--- List of tasks ---
a: Please write out everything in the (Un)Common Good announcement below from "via The (Un)Common" down to "by calling 312.422.5580.", word for word.
b: Continue the announcement about the Illinois Humanities Council's (Un)Common Good series from the point after its final sentence.

[Document excerpt start]

The quality of public discourse is abysmal these days. Many elected representatives, who ought to embody open-mindedness and rational thinking, just shout or issue ultimatums. The Illinois Humanities Council is scheduling a series of events designed to get people of all shades of opinions talking and reasoning together.
The (Un)Common Good series will re-imagine new ways to discuss issues across ideologies, to model civil debate and dialogue between people who come down on different sides of an issue, and to share information that strives to be unbiased, fact-based, and even-handed… Both ethics and literature, for example, can help us understand why choices about health care reform are so difficult to make.
via The (Un)Common Good | Illinois Humanities Council.
Their first event will be held in Chicago on Jan. 27 at 6 p.m. at the Union League Club of Chicago (ULCC), 65 W. Jackson Blvd. The line-up includes some interesting speakers, and it is free and open to the public. Registration is required and can be made online, by e-mailing events@prairie.org, or by calling 312.422.5580.

[Document excerpt end]
[Records provided start]

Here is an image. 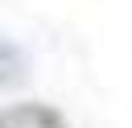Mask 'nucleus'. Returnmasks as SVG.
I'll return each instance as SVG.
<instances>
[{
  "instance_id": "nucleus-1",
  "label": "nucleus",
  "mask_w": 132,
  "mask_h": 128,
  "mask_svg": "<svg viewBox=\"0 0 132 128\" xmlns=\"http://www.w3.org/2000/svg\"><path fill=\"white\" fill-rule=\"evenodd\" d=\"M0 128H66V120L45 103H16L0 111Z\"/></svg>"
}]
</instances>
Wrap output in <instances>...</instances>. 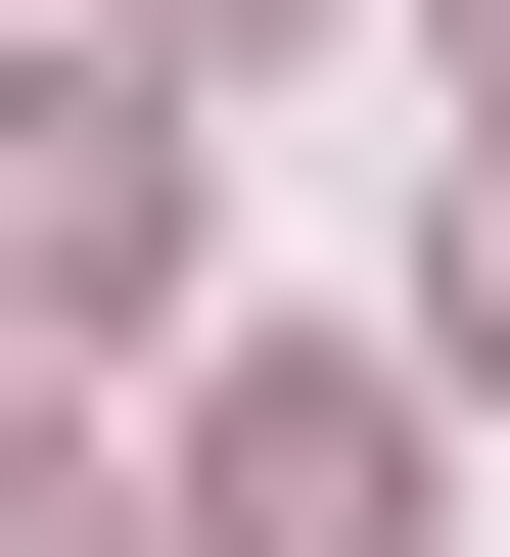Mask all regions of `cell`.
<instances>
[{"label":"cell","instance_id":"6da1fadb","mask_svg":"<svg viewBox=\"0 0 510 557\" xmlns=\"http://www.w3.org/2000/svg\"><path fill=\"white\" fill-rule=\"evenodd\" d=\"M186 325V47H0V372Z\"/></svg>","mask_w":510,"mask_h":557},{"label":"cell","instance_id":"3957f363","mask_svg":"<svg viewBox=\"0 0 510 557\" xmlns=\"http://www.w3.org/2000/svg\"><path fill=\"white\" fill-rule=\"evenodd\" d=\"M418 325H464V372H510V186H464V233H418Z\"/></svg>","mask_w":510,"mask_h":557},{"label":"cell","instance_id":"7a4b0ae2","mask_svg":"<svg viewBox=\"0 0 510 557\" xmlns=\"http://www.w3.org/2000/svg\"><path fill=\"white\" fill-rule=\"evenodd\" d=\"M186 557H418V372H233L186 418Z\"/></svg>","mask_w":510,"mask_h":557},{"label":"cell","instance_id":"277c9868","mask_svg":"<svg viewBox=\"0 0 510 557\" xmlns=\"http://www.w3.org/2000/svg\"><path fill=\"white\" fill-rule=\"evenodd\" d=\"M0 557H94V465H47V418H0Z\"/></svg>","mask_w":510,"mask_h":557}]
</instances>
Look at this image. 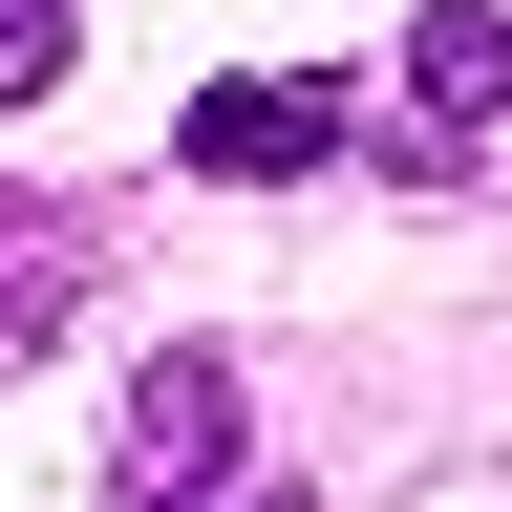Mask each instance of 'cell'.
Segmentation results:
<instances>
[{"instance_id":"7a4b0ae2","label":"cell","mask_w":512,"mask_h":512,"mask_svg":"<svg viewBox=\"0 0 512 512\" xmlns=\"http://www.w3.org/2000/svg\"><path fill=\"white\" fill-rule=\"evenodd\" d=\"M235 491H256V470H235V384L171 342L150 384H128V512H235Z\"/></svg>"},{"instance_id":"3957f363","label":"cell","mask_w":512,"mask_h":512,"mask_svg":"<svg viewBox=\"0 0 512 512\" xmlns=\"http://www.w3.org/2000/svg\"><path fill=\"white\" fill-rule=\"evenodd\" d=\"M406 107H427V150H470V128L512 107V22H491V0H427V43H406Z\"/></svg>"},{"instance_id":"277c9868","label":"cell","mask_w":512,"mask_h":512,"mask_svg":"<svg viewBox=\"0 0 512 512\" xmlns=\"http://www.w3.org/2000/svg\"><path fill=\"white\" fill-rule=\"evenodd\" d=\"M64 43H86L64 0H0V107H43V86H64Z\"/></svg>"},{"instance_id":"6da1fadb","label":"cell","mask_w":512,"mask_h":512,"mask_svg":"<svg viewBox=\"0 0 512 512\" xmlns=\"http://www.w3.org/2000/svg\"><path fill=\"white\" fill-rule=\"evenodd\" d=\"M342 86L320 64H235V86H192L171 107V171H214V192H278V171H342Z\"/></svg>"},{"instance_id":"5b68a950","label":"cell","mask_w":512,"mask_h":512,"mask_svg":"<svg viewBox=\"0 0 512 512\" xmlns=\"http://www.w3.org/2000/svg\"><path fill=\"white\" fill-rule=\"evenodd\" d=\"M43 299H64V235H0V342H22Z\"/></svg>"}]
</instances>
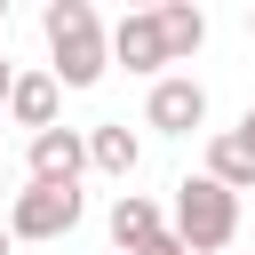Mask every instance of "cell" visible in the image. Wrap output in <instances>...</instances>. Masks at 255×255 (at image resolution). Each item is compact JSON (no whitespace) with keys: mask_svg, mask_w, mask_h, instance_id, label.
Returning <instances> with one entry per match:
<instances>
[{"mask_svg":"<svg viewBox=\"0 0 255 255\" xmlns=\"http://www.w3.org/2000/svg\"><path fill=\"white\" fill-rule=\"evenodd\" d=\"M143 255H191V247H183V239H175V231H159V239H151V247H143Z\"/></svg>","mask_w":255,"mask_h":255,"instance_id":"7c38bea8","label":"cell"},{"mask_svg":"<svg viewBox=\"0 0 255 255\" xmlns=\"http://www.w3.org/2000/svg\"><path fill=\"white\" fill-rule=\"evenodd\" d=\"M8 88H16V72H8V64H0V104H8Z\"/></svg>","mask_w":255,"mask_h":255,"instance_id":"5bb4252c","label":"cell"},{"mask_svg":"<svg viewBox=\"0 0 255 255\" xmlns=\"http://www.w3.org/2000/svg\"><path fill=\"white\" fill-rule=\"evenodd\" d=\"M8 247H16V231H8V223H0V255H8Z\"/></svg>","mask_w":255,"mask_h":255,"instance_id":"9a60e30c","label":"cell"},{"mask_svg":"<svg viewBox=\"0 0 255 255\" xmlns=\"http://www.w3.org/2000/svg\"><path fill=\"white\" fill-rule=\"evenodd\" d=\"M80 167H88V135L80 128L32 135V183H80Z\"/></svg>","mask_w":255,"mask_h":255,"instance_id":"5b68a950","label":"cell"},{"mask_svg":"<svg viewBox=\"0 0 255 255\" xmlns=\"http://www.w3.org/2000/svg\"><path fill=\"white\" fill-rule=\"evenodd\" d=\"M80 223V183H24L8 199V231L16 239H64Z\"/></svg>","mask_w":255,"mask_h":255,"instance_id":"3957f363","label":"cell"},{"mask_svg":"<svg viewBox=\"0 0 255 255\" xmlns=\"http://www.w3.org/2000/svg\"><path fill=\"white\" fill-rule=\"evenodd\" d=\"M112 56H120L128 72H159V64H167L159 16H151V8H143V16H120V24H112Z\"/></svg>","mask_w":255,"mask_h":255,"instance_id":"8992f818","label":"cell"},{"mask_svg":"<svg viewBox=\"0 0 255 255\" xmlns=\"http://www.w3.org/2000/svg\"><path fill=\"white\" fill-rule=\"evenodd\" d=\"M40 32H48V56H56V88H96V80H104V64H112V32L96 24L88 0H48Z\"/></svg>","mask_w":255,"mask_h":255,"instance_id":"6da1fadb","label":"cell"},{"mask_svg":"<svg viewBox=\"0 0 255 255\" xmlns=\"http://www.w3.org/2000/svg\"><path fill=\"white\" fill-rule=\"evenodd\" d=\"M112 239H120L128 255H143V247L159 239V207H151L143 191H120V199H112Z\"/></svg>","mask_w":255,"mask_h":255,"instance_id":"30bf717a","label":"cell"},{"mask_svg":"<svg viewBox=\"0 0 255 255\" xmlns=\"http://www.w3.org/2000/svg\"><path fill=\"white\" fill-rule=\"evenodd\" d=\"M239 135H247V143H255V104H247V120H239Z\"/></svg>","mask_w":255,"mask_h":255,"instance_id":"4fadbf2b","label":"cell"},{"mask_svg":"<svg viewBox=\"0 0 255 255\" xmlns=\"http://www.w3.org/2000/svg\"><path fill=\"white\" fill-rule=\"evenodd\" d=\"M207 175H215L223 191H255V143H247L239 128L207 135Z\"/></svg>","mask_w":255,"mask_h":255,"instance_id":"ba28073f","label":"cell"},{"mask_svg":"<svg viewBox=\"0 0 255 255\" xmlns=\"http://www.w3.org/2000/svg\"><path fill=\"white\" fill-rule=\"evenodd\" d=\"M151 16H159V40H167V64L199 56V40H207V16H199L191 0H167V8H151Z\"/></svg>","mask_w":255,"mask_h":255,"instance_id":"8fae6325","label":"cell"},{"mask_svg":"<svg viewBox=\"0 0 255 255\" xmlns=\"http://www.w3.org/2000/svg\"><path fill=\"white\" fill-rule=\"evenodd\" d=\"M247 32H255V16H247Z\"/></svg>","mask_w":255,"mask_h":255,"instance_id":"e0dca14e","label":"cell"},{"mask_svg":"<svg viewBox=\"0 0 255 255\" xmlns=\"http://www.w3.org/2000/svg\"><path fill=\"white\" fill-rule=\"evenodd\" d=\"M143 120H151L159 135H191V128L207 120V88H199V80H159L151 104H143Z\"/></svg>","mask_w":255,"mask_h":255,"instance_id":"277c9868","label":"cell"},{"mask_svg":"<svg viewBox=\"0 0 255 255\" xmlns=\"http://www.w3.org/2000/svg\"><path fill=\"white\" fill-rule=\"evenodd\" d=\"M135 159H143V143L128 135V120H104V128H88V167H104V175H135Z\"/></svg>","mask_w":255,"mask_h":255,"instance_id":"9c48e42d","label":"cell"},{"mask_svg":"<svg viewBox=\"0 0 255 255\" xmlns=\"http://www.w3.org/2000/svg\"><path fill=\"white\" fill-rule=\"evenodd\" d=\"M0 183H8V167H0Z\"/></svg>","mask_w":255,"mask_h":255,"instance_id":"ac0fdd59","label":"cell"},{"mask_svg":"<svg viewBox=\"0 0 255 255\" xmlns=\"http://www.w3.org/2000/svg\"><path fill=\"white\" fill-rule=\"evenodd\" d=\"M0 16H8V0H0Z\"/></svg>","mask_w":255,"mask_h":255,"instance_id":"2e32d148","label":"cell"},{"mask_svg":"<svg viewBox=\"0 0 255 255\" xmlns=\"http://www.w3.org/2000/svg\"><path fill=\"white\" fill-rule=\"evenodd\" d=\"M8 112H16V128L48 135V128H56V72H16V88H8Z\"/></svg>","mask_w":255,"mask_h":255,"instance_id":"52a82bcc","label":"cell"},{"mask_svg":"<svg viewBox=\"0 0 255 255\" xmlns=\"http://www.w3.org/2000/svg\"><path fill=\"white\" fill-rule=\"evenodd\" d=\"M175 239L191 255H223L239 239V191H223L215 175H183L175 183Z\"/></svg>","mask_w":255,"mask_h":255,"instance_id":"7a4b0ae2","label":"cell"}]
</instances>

[Records provided end]

--- Responses in order ---
a:
via The (Un)Common Good | Illinois Humanities Council.
Their first event will be held in Chicago on Jan. 27 at 6 p.m. at the Union League Club of Chicago (ULCC), 65 W. Jackson Blvd. The line-up includes some interesting speakers, and it is free and open to the public. Registration is required and can be made online, by e-mailing events@prairie.org, or by calling 312.422.5580.

b:
- Danielle Allen, Ph.D. – UPS Foundation Professor, Institute for Advanced Study; author – Talking to Strangers: Anxieties of Citizenship since Brown v. Board of Education and Why Plato Wrote
- Wayne E. Baker, Ph.D. – University of Michigan, Robert P.Thome Professor of Management and Organizations; Professor of Sociology; Professor of Organizational Studies, LSA & Faculty Associate, Institute for Social Research; author – America’s Crisis of Values: Reality and Perception
- Bill Bishop – Co-author, The Big Sort: Why the Clustering of Like-Minded America is Tearing Us Apart; co-editor The Daily Yonder, a web-based publication covering rural America.
- Brendan Nyhan, Ph.D. – Robert Wood Johnson Scholar in Health Policy Research at the University of Michigan; former Co-Editor of Spinsanity
- Pete Peterson – Executive Director, Davenport Institute for Public Engagement and Civic Leadership, School of Public Policy, Pepperdine University
- Ralph Cintron, Ph.D. – Department of English, University of Illinois at Chicago (moderator)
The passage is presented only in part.